If I were local authority planners looking at the city centre, I would immediately try to encourage more of a community there. The city centre seems to be a place for people from outside of Norwich to come to shop and drink coffee. Where is the city centre community? Apart from a fair chunk of housing at Pottergate, much of which is council housing, the city centre doesn’t really have a community. I would want this to change, and would suggest that planning policy should encourage more residential flats above city centre shops. There’s loads of potential for it, and many of them are already empty. You just have to look around the city for signs above shops that say “3500sqm of office/retail space to let”. There are loads of them! Surely they’d be filled much quicker if they were residential. There would be many benefits apart from getting empty buildings into use – there would be more people in the city centre using the shops for their daily items, eating out and enjoying the nightlife without the worry of parking, petrol and drink driving. Crime would reduce because there would be more people keeping an eye on their streets at night.

When I was on job-seekers allowance last year, I got totally frustrated that the Job Centre and the local council were not making efforts to actually encourage the creation of jobs for me and the other unemployed people there. They essentially just tell you to keep looking at the adverts, brush up your CV, broaden your search criteria. As I’ve said before, all of this does nothing to change the number of jobs that are available, so all it really does is makes job searching more competitive, and more stressful for applicants and human resource managers alike. Under a systems thinking approach, the council would look at the job market as a resource, through which they can stimulate the local economy as well as get things done that need doing. They may be able to develop some policy that might actually create new jobs, or bring back jobs that have been sent overseas. The unemployed community probably have a wealth of knowledge and skills that the job centre, let alone potential employers, are even aware of, but just don’t have the resources to actually use and progress those skills.

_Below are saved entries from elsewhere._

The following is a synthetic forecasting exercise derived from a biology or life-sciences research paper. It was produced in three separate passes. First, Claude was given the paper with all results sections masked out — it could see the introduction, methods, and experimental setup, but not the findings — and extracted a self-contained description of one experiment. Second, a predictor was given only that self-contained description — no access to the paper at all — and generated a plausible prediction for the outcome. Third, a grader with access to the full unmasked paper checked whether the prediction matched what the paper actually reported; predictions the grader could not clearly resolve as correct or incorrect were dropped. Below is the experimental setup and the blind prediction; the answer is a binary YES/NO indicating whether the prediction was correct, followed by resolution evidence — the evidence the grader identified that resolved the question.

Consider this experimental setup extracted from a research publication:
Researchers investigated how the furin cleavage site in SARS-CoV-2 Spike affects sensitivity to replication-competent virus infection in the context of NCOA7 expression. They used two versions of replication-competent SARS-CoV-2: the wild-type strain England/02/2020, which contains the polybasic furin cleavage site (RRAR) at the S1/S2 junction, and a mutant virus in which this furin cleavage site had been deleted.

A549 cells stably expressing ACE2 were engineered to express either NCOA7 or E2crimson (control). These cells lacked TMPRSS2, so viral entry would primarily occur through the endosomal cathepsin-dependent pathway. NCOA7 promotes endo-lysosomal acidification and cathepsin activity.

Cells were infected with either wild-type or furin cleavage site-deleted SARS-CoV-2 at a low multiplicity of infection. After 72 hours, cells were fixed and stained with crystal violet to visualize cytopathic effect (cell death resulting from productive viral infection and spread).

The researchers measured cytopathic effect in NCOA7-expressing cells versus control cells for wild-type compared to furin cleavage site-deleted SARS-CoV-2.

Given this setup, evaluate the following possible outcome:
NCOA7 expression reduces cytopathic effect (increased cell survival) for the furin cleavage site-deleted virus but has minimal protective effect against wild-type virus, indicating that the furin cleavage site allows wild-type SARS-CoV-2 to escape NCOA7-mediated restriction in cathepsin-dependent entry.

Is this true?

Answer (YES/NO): NO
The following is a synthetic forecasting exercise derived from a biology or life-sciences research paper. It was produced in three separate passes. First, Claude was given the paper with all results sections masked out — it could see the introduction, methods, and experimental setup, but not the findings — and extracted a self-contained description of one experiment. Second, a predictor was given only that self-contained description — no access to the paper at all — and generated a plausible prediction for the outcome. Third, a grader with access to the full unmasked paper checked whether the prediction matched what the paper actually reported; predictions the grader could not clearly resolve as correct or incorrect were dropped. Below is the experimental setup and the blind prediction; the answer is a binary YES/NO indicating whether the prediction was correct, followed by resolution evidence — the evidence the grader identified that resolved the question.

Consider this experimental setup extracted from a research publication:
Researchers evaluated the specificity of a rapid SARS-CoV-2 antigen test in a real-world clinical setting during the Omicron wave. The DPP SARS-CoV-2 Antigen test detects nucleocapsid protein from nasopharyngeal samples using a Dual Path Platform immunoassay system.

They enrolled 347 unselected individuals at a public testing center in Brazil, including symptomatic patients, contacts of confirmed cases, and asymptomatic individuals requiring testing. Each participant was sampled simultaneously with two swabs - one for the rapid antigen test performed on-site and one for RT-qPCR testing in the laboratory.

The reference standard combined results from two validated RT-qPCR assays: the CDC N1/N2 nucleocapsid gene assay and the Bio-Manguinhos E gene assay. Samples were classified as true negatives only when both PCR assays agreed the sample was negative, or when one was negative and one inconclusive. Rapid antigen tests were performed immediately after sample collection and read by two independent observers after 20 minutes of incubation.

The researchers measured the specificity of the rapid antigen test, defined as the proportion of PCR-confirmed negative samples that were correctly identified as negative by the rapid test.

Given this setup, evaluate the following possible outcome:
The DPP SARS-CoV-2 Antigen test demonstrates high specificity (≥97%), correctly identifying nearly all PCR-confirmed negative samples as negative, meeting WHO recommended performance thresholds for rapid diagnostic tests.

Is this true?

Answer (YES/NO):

Here’s an idea: a business incubator, which does not pay staff, but offers them accommodation and cheap food on the condition that they spend working hours developing their new business. It would be no more expensive than distributing job-seekers allowance and other benefits, but successful ideas would pay back a proportion of their turnover to keep the scheme going.

Working together

The short phrase above has become a bit of a cliché, particularly in green (and Transition) circles. But I think the vision that I have in my brain when I think about working together is a little different to the quite fluffy idea that phrase might naturally conjure up. Last week I attended a lecture by Karen Armstrong, in which she talked about “Socratic dialogue”. This is the type of working together that we want. In Socratic dialogue, it’s not about winning, defeating and humiliating the opponent, but “it [is] a joint effort to obtain new understanding: you expressed yourself clearly as a gift to your debating partners, whose beautifully expressed arguments would, in turn, touch you at a profound level”, as Karen Armstrong puts it.

1 comment:

  1. I'm less concerned about the decline of the City centre than the lack of local facilities planned for the enlarged communities such as Hethersett which within 10 years will have a population as large as medieval Norwich. Everyday needs should be met by shops that people can walk and cycle to rather than driving into the city or to out of town retail parks. Of course the city will remain the focus for entertainment where a larger catchment is required.